■ **Texto selecionado**
----------------

Gabriel Zacarias*
Recentes atos de terror fazem a barbárie parecer próxima, prestes a acontecer em qualquer lugar
Uma série de atentados violentos deixou pelo menos 95 mortos na França e na Alemanha nas últimas duas semanas. Desta vez, não foram usados fuzis ou bombas, mas facas, um machado, um caminhão alugado. Afinal, de que “terror” estamos falando? Para o historiador Gabriel Zacarias, os assassinatos em massa recentes resistem à narrativa clássica do “ataque vindo de fora”. Atos de terror se confundem cada vez mais com explosões individuais de violência cega – um quadro nebuloso que, usado por extremistas para amplificar o medo, faz a barbárie parecer próxima, prestes a acontecer em qualquer lugar
Quem seguiu o noticiário nas últimas semanas teve a
impressão de que a Europa vive uma onda de ataques terroristas sem
precedentes. Porém, em vez dos habituais “homens-bomba” ou dos
tradicionais fuzis Kalashnikov, vimos uma predominância de ataques de
armas brancas ou ainda casos mais inusitados, como o do ataque em Nice,
onde se usou um veículo pesado (sem carga de explosivos) como meio de
assassinato em massa. Ataques, ademais, perpetrados por indivíduos
isolados, com poucas ou mesmo nenhuma conexão explícita com organizações
terroristas. Cabe então perguntar – de que “terrorismo” estamos
falando?

----------------

■ **Dados de origem**
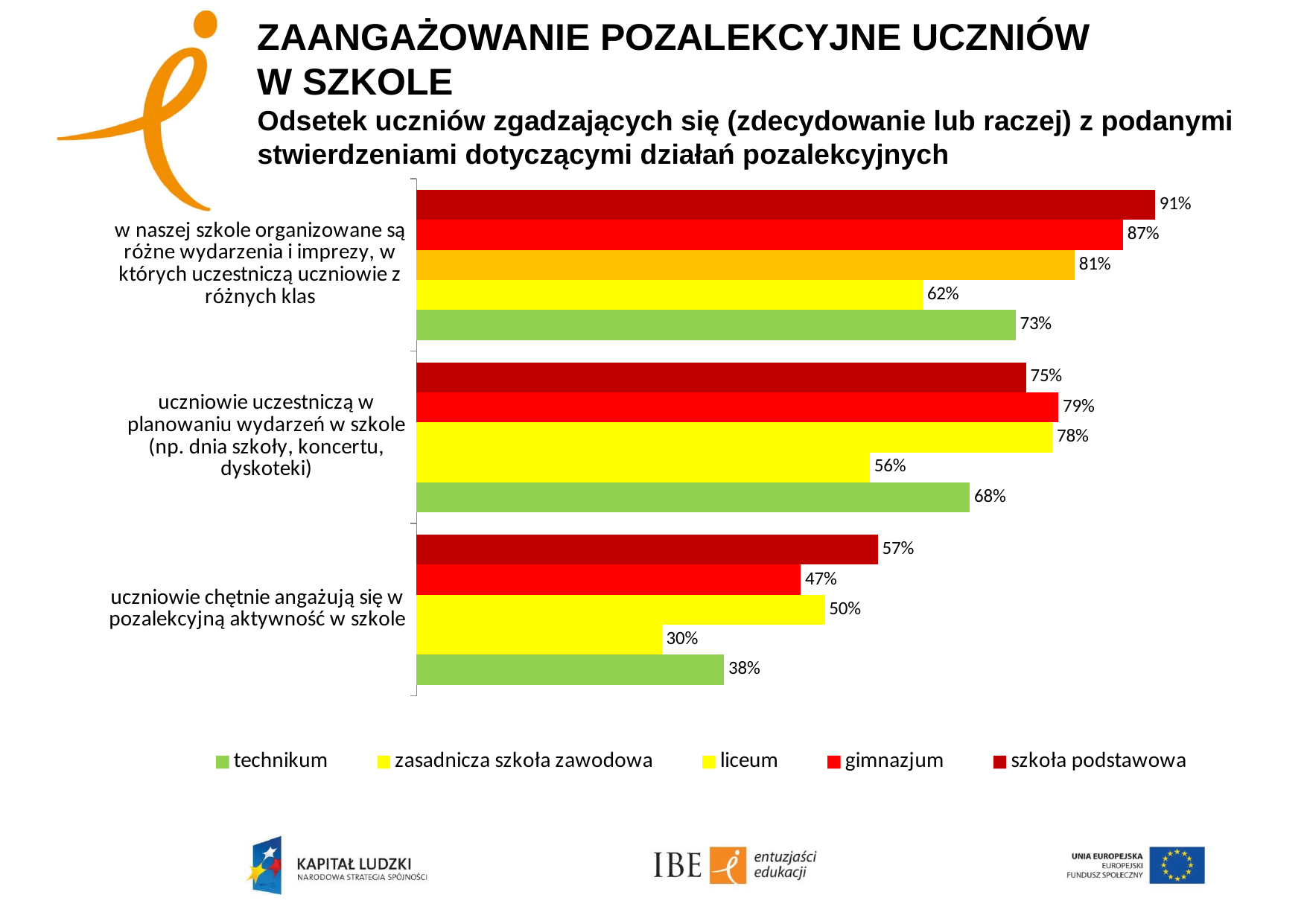
What is the value for szkoła podstawowa for the statement 'w naszej szkole organizowane są różne wydarzenia i imprezy, w których uczestniczą uczniowie z różnych klas'? 91% What is the value for technikum for the statement 'uczniowie chętnie angażują się w pozalekcyjną aktywność w szkole'? 38% How many statements (categories) are shown on the chart? 3 What is the difference between the szkoła podstawowa values for the first statement (91%) and the third statement (57%)? 34 percentage points What type of chart is shown on the slide? bar chart For technikum, which statement has the larger value: 'w naszej szkole organizowane są różne wydarzenia i imprezy' or 'uczniowie uczestniczą w planowaniu wydarzeń w szkole'? w naszej szkole organizowane są różne wydarzenia i imprezy What is the lowest value shown on the chart? 30% What is the difference between szkoła podstawowa and gimnazjum for the statement 'uczniowie chętnie angażują się w pozalekcyjną aktywność w szkole'? 10 percentage points What is the value for gimnazjum for the statement 'uczniowie uczestniczą w planowaniu wydarzeń w szkole'? 79% How many series does the legend list? 5 What colour represents technikum in the legend? green Which school type has the highest value for the statement 'w naszej szkole organizowane są różne wydarzenia i imprezy'? szkoła podstawowa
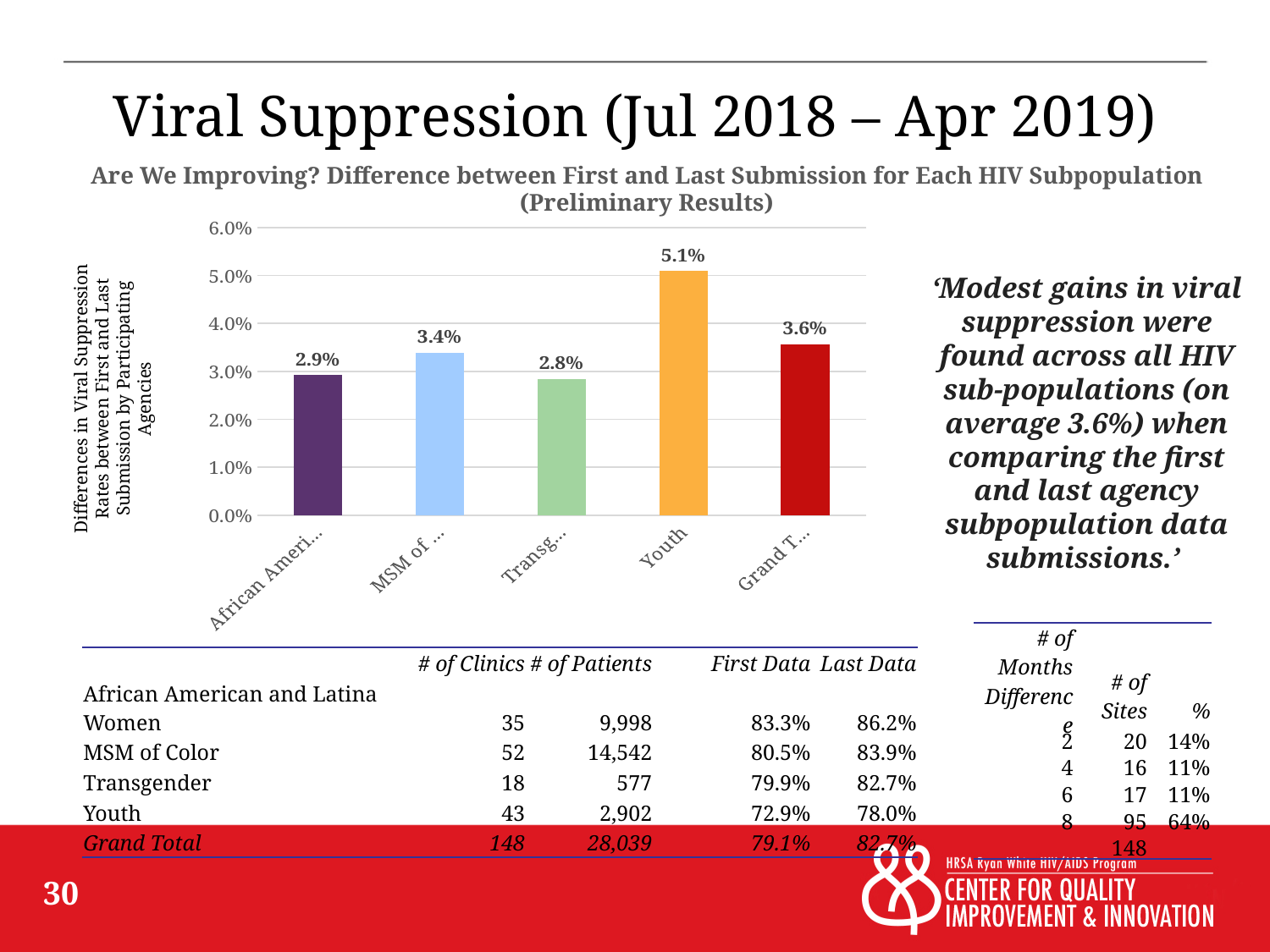
How many bars are shown in the chart? 5 What is the value for the Transgender ("Transg...") bar in the chart? 2.8% What kind of chart is shown on the slide? Bar chart Which category has the lowest value in the bar chart? Transgender ("Transg...") Is the value for Youth greater or less than 4.0%? greater What is the value for the Grand Total ("Grand T...") bar in the chart? 3.6% Which category has the highest value in the bar chart? Youth What is the value for the MSM ("MSM of ...") bar in the chart? 3.4% What is the difference between the Youth value and the Grand Total value in the chart? 1.5% What is the value for Youth in the bar chart? 5.1% Which is larger in the chart: the MSM bar or the African American bar? MSM What is the difference between the Youth value and the Transgender value in the chart? 2.3%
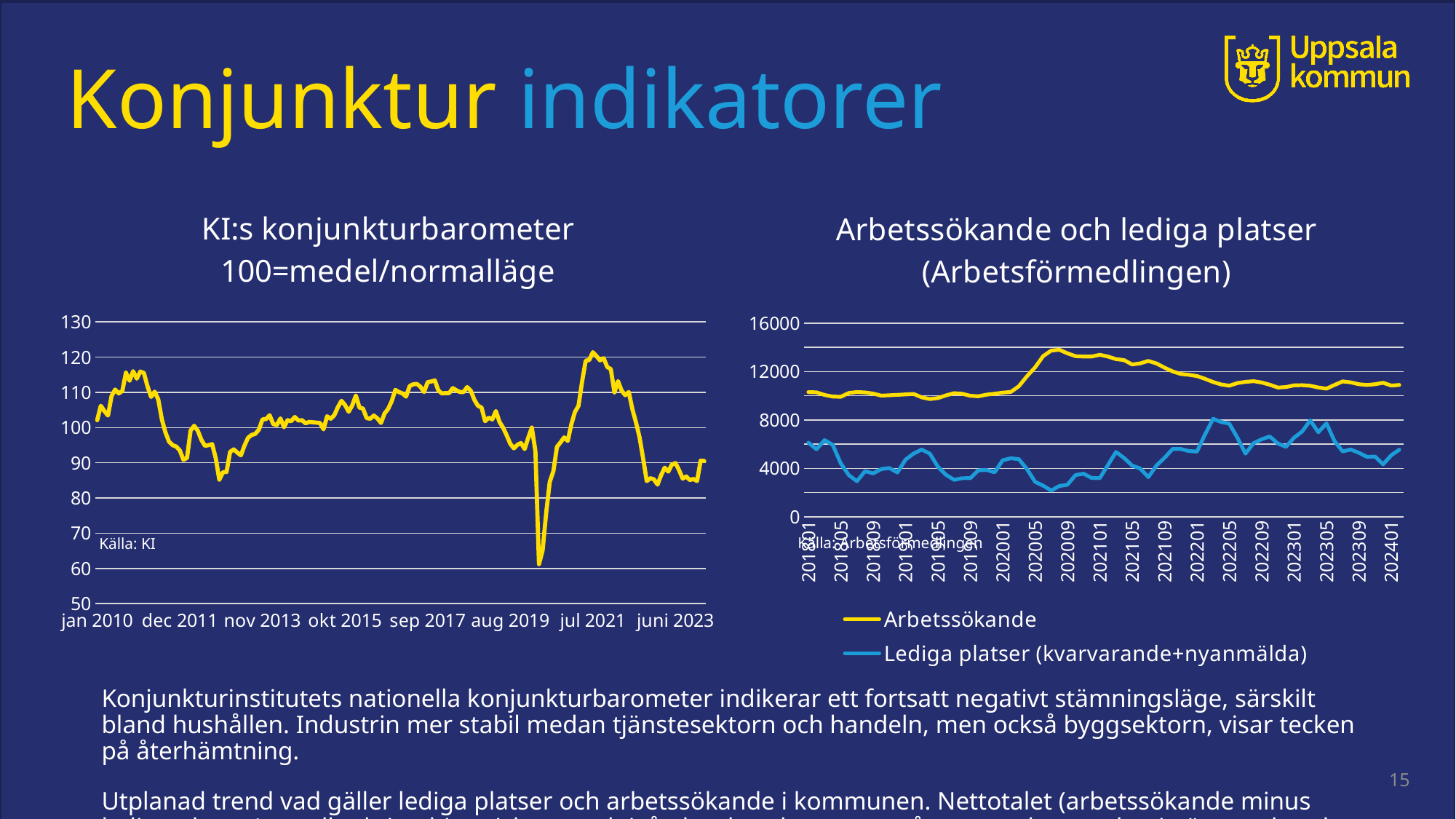
In the 'Arbetssökande och lediga platser' chart, is the value of Arbetssökande at 202401 greater or less than 8000? greater In the 'KI:s konjunkturbarometer' chart, is the highest value of the line (around 2021) greater or less than 110? greater In the 'Arbetssökande och lediga platser' chart, is the peak value of Arbetssökande (around 2020) greater or less than 12000? greater In the 'Arbetssökande och lediga platser' chart, which series is drawn in yellow? Arbetssökande In the 'Arbetssökande och lediga platser' chart, which series has the higher values throughout the period, Arbetssökande or Lediga platser? Arbetssökande What kind of chart is the 'Arbetssökande och lediga platser' chart on the right? line chart How many series does the legend of the 'Arbetssökande och lediga platser' chart list? 2 In the 'Arbetssökande och lediga platser' chart, what is the full legend label of the blue series? Lediga platser (kvarvarande+nyanmälda) What kind of chart is the 'KI:s konjunkturbarometer' chart on the left? line chart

----------------

■ **Tarefa a cumprir**
Cite na íntegra o texto sobre os recentes ataques terroristas na Europa, sem nenhuma alteração. As linhas não têm qualquer papel aqui.

■ **Resultado da tarefa**
Gabriel Zacarias*
Recentes atos de terror fazem a barbárie parecer próxima, prestes a acontecer em qualquer lugar
Uma série de atentados violentos deixou pelo menos 95 mortos na França e na Alemanha nas últimas duas semanas. Desta vez, não foram usados fuzis ou bombas, mas facas, um machado, um caminhão alugado. Afinal, de que “terror” estamos falando? Para o historiador Gabriel Zacarias, os assassinatos em massa recentes resistem à narrativa clássica do “ataque vindo de fora”. Atos de terror se confundem cada vez mais com explosões individuais de violência cega – um quadro nebuloso que, usado por extremistas para amplificar o medo, faz a barbárie parecer próxima, prestes a acontecer em qualquer lugar
Quem seguiu o noticiário nas últimas semanas teve a
impressão de que a Europa vive uma onda de ataques terroristas sem
precedentes. Porém, em vez dos habituais “homens-bomba” ou dos
tradicionais fuzis Kalashnikov, vimos uma predominância de ataques de
armas brancas ou ainda casos mais inusitados, como o do ataque em Nice,
onde se usou um veículo pesado (sem carga de explosivos) como meio de
assassinato em massa. Ataques, ademais, perpetrados por indivíduos
isolados, com poucas ou mesmo nenhuma conexão explícita com organizações
terroristas. Cabe então perguntar – de que “terrorismo” estamos
falando?